Commercial enterprises are increasingly turning to an integrated risk management (IRM) approach to security, rather than simply trying to meet governance, risk management and compliance (GRC) standards. The shift is reflected in projected growth of nearly 50% in the size of the IRM market over the next three years.
These developments were predicted by Gartner Inc. analysts at their 2018 Security and Risk Management Summit in early June. Using data gathered during an in-depth survey of security professionals as well as from individual discussions with numerous end-users, Gartner discerned a clear evolution in corporate budgeting and procurement priorities toward IRM.
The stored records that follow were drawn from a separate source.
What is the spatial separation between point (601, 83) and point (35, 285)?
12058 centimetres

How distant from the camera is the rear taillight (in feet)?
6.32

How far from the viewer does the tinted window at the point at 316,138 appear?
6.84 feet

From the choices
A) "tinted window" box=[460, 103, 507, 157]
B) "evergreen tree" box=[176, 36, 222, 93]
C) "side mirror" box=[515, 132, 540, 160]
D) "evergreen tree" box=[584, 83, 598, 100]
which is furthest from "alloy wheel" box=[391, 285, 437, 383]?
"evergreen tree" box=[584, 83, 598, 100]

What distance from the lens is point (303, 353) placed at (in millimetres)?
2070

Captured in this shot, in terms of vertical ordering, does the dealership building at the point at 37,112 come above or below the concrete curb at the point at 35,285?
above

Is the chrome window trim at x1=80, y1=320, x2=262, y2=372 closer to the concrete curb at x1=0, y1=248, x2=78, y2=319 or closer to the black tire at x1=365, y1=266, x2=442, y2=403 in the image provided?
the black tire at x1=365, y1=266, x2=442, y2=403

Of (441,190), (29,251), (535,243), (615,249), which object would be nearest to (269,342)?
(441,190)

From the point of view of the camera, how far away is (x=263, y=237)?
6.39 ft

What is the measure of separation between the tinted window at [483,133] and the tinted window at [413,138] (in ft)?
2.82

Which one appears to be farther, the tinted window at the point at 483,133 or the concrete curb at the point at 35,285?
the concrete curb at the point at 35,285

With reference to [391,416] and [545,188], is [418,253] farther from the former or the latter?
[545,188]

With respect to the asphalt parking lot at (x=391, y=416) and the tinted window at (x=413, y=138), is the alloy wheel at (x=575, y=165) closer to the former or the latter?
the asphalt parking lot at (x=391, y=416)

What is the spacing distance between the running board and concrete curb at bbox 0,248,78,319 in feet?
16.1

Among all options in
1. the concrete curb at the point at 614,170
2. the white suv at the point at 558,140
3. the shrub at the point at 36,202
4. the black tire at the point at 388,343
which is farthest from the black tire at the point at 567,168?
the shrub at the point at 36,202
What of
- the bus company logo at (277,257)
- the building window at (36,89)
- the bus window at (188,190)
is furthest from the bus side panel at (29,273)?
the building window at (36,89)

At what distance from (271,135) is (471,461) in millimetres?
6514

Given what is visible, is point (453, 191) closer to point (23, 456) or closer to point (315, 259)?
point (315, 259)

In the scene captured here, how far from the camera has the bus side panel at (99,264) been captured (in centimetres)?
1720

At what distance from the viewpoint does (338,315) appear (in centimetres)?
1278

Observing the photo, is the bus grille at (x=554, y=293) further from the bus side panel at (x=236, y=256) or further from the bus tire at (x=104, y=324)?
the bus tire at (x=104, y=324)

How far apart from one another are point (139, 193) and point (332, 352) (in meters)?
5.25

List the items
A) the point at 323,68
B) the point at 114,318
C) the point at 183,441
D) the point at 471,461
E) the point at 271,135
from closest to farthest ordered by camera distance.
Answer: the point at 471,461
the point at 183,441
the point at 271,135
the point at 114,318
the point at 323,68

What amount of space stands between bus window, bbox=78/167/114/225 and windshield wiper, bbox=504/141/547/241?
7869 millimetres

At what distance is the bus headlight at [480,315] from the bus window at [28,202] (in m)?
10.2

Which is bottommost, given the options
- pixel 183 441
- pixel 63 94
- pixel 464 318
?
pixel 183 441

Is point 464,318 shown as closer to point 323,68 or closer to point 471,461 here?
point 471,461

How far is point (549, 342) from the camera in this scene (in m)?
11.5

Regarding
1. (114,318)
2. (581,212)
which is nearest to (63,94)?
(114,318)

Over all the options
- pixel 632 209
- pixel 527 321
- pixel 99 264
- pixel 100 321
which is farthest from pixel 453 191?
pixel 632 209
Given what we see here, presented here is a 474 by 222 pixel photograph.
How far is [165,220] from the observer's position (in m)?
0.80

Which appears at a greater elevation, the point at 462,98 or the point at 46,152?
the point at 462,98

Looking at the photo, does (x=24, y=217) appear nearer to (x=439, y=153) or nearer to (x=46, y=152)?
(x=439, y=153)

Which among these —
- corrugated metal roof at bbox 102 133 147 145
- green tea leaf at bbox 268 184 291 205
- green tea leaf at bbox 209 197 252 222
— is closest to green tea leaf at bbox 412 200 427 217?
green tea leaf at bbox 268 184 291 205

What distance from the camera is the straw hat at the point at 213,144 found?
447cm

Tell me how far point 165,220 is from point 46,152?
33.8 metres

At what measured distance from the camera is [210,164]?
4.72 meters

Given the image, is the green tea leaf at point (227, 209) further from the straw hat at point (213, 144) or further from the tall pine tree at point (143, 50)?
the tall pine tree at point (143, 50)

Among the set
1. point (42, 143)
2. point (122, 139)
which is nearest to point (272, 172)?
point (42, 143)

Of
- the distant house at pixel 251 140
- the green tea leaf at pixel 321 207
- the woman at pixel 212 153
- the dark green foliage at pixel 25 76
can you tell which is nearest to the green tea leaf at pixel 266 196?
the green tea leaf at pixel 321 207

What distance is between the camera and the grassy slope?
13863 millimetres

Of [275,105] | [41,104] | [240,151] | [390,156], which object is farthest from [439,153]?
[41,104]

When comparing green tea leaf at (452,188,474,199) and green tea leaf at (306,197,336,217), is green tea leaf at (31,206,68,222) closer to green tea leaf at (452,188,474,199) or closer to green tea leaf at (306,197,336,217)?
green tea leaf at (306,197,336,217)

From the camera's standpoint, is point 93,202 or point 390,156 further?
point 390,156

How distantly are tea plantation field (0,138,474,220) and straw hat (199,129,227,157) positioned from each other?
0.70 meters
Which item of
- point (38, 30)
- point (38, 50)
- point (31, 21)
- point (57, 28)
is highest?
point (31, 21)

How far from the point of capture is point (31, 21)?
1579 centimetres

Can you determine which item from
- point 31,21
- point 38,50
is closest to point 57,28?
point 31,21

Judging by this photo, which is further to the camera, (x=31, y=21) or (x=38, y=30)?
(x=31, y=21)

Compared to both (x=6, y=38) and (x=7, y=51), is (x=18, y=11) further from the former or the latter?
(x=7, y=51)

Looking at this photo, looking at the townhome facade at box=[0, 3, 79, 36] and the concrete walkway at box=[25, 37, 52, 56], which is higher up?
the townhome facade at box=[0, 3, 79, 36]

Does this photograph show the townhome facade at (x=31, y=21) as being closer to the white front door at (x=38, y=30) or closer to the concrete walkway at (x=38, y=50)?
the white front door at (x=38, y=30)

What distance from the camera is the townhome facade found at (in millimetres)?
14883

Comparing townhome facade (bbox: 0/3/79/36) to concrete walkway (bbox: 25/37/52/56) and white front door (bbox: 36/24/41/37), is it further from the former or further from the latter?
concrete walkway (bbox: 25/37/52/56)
“Every day I’ll hear that… GRC is outdated and broken,” said Gartner Research Director John Wheeler, with end-users “typically painted into a corner.” He noted that GRC architectures are costly to maintain, purposely closed and proprietary and very compliance-driven in content. Their design is technical and control-focused and their features and functions are rigid and hard to change. Moreover most GRC use cases are driven by internal IT department buyers and the users are mostly technical.
Wheeler said, “Circumstances change, business is changing… and regulation and compliance are changing.” As a result, he added, GRC approaches need to be reconfigured, upgraded or replaced.
In an evolving digital environment where new forms of geopolitical and digital risk are emerging with increasing regularity, Wheeler noted that business leaders see the need for greater agility and investment, and “they recognize that integrated risk management is critically important to their success moving forward.”
In contrast to GRC, IRM fully encompasses operational aspects such as people, processes, technology and external events, but also spans organizational, financial and reputational risk. Moreover, IRM’s focus is on holistic enterprise-wide risk, which includes not only trying to understand the risk profiles of individuals within the enterprise but also outside factors like supply chain and vendor risk.
IRM solutions are characterized by open and integrated architectures whose content is risk-focused. Designed to be business-oriented and process-based, these solutions have flexible (i.e., configurable) features and functions. And because they are ecosystem-driven and intended to be used across business units as well as with partners and suppliers, the IRM champions and buyers tend to be business leaders, Wheeler said.
Key resilience use cases Wheeler described as benefitting from an IRM approach include digital risk management, vendor risk management and business continuity management. From a compliance perspective the primary IRM use cases are audit management, corporate compliance and oversight and enterprise legal management. “All that needs to be well understood in broader context and properly assessed, so that the exposure is well known.”
Haystax Technology has long advocated for an integrated approach to security risk management. Such an approach requires buy-in from all corporate stakeholders — not just an IT department wrestling with cybersecurity incidents in isolation or a legal counsel focused purely on regulatory compliance or the theft of intellectual property — and of course from top leadership as well.
Integrated risk management is the single largest (and most profitable) sector within the security and risk management software market covered by Gartner. It predicts that the IRM solutions market will grow from $5.3 billion in 2017 to $8 billion in 2021, with a compound annual growth rate of 11.8%. The growth is being driven in large measure by an emerging corporate focus on making better decisions in response to burgeoning digital risks.
Within three years, Gartner projects, 50% of large enterprises will be using IRM solutions, up from 30% in 2017. However much of the near-term growth will be attributable to small and medium-sized business buying IRM solutions in the form of software as a service, or SaaS. This is due to the fact that SMBs have neither the budgets nor the infrastructure to deploy and maintain a dedicated on-premises solution, while at the same time they need a solution to be deployed rapidly.